Hot Coffee: A Short Story

Brook Johnson
15 min readDec 23, 2019
Photo by Jonathan J. Castellon

Jade Mitchell loves her phone more than me. We sit across from each other in a booth at Kleiman’s café. She texts while I watch. Jade has many “guy friends.” Today, she’s texting Brian because she finds him more interesting. I don’t blame her. I suspect Brian is silly and immature. He’s perfect for her. I’m Jade’s slightly older, foolish boyfriend, who’s holding onto her — for some inexplicable reason. I watch her face light up and flush dark pink as she receives a new message.

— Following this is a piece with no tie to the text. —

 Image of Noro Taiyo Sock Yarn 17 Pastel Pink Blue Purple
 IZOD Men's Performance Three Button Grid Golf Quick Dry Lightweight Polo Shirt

I don’t mind quiet moments with Jade. Actually, I prefer them. If it wasn’t for Brian, Jade would blurt out something superficial and jump to wild conclusions. In fact, my generation doesn’t need conversation. We’re much too busy for that. It’s a zoomer thing. Boomers wouldn’t understand. We’ve developed a new way to communicate. Social media allows us to share everything while saying nothing. There’s only one problem. Lately, I’ve noticed what a ghostly world this is when I talk, and no one listens.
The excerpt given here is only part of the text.